I write a little about it in the blog post: https://supershields.io/blog/1

TL;DR is that most Lua engines seem to offer pretty weak support for sandboxing, unfortunately. Gopher-lua, that Supershields is using, makes it hard to adopt a whitelist-approach where you disable more or less everything and then enable just the functionality you want. Blacklisting (where you specify everything you want to disable) is fairly simple though, but not as secure of course.

For Supershields I have used a combination of blacklisting and running the scripts on serverless instances (AWS Lambda), which limits the impact of a breach.

Thanks :) To be honest, I'm not sure there is a viable business here. I think perhaps making it more niched, like going for financial badges only and providing lots of templates for those types of badges, may be smarter. But it's also more boring so I don't plan on doing that. at the moment, I'll be happy if people just use the service.

I'm generally using Visual Studio Code for all my development. Really like it.

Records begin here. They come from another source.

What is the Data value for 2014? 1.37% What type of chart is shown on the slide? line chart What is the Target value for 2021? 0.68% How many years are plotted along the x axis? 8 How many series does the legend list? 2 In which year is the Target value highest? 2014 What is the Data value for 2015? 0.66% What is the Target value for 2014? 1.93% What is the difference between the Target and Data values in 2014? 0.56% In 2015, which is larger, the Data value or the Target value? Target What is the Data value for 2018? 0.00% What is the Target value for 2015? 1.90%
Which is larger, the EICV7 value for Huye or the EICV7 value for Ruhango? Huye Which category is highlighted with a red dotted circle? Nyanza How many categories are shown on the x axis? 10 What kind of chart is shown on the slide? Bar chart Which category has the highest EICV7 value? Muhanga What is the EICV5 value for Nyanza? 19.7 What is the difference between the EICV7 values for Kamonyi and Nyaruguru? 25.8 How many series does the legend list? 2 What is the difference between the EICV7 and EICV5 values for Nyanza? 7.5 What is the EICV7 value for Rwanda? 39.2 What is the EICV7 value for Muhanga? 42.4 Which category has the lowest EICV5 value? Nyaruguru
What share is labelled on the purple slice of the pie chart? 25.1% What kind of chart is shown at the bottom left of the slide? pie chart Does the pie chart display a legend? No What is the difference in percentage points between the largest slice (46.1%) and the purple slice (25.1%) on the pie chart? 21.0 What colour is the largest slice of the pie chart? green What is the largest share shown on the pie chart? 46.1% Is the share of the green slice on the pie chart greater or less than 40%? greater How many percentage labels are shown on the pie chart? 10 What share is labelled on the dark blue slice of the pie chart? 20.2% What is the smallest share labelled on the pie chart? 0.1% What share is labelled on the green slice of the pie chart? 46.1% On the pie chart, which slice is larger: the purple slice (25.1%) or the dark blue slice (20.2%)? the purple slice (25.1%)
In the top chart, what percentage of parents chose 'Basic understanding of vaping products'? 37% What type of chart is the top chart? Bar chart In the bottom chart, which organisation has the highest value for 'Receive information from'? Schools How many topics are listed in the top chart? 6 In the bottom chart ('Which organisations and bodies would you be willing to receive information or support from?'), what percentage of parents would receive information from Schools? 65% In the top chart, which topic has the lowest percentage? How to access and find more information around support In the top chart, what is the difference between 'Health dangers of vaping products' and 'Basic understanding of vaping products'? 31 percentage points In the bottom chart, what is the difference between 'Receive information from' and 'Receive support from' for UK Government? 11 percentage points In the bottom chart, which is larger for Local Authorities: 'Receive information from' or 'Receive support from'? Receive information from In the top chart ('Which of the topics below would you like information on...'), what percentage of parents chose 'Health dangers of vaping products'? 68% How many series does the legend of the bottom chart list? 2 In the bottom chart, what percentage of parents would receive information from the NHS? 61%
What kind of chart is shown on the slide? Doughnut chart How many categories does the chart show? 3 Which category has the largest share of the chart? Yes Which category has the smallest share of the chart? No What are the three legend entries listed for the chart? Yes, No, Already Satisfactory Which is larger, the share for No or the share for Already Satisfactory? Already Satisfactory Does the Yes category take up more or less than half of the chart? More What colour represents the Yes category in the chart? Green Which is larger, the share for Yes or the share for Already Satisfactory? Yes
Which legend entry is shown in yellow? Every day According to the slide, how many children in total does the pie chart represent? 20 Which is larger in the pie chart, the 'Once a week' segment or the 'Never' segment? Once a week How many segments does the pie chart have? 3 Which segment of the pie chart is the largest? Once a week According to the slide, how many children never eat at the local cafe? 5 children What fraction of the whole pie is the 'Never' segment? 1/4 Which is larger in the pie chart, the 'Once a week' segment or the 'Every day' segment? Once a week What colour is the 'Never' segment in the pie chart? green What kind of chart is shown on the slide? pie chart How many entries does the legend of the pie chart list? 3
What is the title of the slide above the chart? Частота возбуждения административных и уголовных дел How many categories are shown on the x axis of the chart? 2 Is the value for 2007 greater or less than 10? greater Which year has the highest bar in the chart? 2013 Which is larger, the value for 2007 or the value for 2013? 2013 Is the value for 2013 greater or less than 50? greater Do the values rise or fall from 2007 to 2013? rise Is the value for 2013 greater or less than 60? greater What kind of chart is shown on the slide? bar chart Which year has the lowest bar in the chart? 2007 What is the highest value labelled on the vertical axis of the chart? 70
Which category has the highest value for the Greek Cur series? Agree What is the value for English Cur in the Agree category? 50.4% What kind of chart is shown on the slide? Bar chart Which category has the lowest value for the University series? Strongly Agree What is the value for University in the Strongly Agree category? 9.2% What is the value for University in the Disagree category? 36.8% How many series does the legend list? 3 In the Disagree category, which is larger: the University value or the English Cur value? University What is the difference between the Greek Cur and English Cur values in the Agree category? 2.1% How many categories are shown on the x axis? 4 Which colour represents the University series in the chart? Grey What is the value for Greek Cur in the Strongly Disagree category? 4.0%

I chose https://github.com/yuin/gopher-lua as the Lua engine because it is Golang-based, while the Nginx Lua VM is C, unless I'm mistaken. Using gopher-lua is just easier when I'm working in a Golang project. I only have to work in a single language and dev environment for all the backend work. Makes both development and testing easier.

Moonscript I might have heard of, but I have no experience with it. I did not consider it here, and I would rarely consider any niche scripting language for a solution I want others to use. It just introduces an unnecessary barrier to adoption.

It is small, fast, easy to use and easy to embed.